Smith, the author of Unfree Speech: The Folly of Campaign Finance Reform, tells McCullagh, in response to the question, "So if you're using text that the campaign sends you, and you're reproducing it on your blog or forwarding it to a mailing list, you could be in trouble?":
Yes. In fact, the regulations are very specific that reproducing a campaign's material is a reproduction for purpose of triggering the law. That'll count as an expenditure that counts against campaign finance law.

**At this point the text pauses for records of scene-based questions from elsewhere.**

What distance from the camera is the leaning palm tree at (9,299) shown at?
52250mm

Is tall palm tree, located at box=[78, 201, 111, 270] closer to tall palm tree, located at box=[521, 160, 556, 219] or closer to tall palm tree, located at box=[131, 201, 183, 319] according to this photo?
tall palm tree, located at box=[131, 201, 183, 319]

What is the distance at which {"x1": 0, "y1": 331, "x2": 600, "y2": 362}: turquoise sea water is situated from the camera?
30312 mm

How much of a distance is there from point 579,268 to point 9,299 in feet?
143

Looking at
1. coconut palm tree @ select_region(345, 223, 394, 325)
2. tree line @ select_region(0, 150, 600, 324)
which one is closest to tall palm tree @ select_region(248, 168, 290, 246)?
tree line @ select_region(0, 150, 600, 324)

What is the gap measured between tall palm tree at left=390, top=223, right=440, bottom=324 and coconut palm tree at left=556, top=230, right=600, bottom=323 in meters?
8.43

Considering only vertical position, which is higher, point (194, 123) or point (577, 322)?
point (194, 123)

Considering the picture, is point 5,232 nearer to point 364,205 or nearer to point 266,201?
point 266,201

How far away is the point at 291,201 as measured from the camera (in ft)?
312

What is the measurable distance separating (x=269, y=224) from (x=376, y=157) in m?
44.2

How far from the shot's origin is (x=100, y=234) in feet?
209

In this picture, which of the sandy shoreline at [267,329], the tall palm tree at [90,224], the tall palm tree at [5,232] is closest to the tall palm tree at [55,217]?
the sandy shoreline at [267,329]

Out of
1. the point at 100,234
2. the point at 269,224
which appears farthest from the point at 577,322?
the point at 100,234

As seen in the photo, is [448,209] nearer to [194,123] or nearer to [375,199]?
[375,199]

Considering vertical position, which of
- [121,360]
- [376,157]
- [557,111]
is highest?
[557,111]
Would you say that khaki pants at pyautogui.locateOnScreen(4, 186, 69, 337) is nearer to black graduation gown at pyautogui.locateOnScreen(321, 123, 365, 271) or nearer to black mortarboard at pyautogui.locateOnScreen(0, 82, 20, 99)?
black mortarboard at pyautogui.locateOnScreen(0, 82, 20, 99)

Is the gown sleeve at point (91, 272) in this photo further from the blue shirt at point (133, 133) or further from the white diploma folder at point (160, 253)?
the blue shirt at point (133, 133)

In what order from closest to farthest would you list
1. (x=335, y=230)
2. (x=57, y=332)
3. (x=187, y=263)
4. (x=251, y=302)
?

This is an incredible thicket. If someone else doesn't take action, for instance in Congress, we're running a real possibility of serious Internet regulation. It's going to be bizarre.
Smith also notes:
It's going to be a battle, and if nobody in Congress is willing to stand up and say, "Keep your hands off of this, and we'll change the statute to make it clear," then I think grassroots Internet activity is in danger. The impact would affect e-mail lists, especially if there's any sense that they're done in coordination with the campaign. If I forward something from the campaign to my personal list of several hundred people, which is a great grassroots activity, that's what we're talking about having to look at.
Senators McCain and Feingold have argued that we have to regulate the Internet, that we have to regulate e-mail. They sued us in court over this and they won.
This is a situation that deserves vigilant observation. The greatest mistake of George W. Bush as president has been his refusal to veto the McCain-Feingold campaign finance law as unconstitutional regulation of speech. Because Bush has no spine, the Supreme Court was later able to rule, against all logic and the plain language of the Constitution, that McCain-Feingold is somehow permissible despite the First Amendment.
As Ward Churchill might say, the chickens are coming home to roost.